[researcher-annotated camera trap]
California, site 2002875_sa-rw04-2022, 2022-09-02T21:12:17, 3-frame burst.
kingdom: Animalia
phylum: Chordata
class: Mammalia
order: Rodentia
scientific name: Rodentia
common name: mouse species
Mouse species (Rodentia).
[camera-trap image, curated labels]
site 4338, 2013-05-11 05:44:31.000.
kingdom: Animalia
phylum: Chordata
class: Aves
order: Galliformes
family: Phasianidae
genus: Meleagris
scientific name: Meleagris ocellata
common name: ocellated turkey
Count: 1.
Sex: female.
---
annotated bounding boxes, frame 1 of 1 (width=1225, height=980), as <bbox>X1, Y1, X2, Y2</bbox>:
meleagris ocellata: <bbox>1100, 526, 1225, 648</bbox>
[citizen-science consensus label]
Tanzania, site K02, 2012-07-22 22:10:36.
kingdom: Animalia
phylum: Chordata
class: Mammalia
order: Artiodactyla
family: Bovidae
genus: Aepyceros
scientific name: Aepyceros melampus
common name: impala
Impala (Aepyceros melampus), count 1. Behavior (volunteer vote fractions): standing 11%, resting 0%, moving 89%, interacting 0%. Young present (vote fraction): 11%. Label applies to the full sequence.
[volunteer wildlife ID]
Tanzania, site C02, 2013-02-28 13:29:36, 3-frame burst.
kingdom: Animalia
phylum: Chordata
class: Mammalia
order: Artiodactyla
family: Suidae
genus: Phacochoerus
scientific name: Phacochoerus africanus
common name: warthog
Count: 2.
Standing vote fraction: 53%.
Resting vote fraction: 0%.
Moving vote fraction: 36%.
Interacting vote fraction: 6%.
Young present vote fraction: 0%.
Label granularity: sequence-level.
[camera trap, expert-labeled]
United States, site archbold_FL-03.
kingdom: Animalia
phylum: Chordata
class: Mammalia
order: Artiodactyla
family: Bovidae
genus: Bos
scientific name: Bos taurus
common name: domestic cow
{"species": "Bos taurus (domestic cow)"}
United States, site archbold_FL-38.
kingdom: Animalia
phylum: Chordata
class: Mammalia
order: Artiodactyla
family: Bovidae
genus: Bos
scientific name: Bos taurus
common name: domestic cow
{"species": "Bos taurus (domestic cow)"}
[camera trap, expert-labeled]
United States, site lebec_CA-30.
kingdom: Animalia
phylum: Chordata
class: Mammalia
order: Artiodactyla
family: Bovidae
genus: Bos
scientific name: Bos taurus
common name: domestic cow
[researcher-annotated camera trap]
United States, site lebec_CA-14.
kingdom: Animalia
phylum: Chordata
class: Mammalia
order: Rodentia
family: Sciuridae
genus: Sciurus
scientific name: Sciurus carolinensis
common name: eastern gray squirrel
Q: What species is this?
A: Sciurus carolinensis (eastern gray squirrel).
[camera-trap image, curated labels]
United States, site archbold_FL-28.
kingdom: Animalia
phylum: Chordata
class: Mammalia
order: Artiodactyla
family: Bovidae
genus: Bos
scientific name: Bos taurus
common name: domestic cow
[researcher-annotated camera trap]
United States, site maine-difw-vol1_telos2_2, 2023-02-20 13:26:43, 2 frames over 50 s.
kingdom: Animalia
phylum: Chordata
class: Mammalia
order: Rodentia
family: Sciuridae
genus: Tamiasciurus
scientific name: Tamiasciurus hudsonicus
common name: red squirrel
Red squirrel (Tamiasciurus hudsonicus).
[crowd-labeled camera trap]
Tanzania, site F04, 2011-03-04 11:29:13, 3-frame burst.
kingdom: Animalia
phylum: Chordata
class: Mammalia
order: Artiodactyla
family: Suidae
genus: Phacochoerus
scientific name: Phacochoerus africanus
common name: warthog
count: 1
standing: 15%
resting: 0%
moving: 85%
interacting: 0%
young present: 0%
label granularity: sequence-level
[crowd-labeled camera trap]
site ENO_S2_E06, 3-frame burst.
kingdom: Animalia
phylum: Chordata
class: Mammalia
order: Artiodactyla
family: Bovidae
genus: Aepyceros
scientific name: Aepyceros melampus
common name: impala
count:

- _What the task asks_:
In the entries, some lines may contain the word "United". Give how many do, as a number by itself.

- _Result for this exercise_:
6